The Reserve Bank of India (RBI) today cut key interest rate by 25 basis points (bps), its third reduction this year, seeking to lift the slowdown in economic growth and to boost consumer spending. The move comes after the parliamentary elections saw BJP-led NDA return to power with Prime Minister Narendra Modi at the helm for the second term.
RBI’s monetary policy committee (MPC) reduced the repo rate from 6% to 5.75%, lowest in nine years. Repo rate is the rate at which the apex bank lends short-term money to commercial banks. One basis point is one-hundredth of a percentage point.

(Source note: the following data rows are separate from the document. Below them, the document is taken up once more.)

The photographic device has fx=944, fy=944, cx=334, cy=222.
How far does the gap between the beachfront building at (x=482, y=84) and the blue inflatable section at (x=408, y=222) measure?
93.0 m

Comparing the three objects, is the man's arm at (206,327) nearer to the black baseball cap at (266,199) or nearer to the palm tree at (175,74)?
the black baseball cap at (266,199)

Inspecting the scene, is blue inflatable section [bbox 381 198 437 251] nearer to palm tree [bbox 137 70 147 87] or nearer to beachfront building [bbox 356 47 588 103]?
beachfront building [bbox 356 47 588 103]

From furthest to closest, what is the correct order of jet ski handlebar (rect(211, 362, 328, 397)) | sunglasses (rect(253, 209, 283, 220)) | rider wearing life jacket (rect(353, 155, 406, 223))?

The central bank lowered the reverse repo rate, at which the banks keep money with the apex bank, to 5.50% from 5.75%. The MPC changed its policy stance to accommodative from neutral, meaning that it’s now in favour of lowering the interest rates.

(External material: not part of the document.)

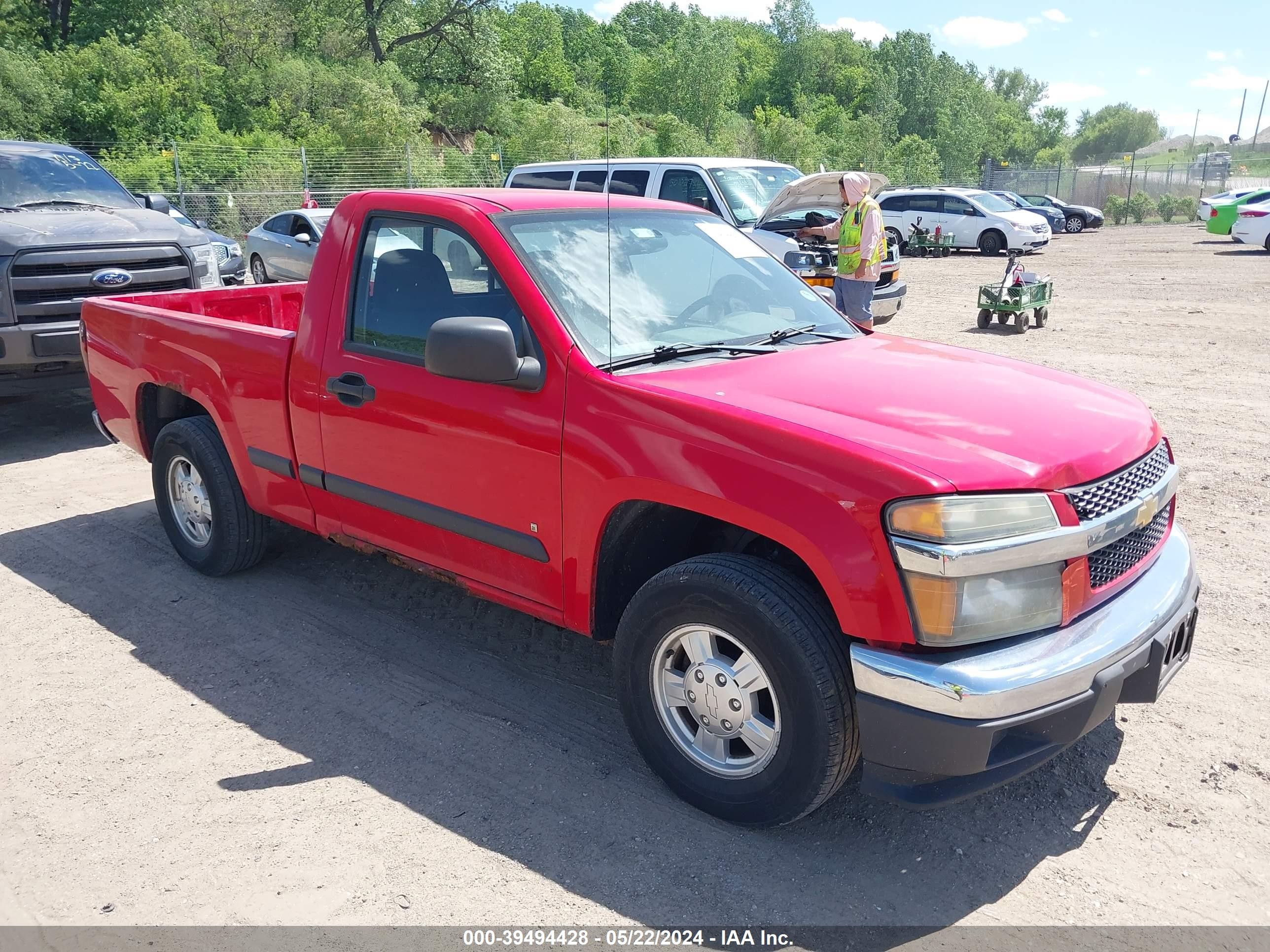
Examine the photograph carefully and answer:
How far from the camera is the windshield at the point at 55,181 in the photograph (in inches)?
342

RBI’s move signals that it is focused on supporting growth with the objective of achieving medium-term inflation target. The rate cut comes at a time when the Indian economy is seeing growth slowdown. For the fourth quarter FY19, gross domestic product (GDP) growth plunged to a five-year low to 5.8%. The annual growth in the economy has slowed down to a 5-year low of 6.8% in FY19.
RBI said the impact of recent policy rate cuts and expectations of a normal monsoon in 2019, the path of CPI inflation is revised to 3.0-3.1% for H1:2019-20 and to 3.4-3.7% for H2:2019-20, with risks broadly balanced. The RBI has revised GDP growth from 7.2% to 7% for the current financial year.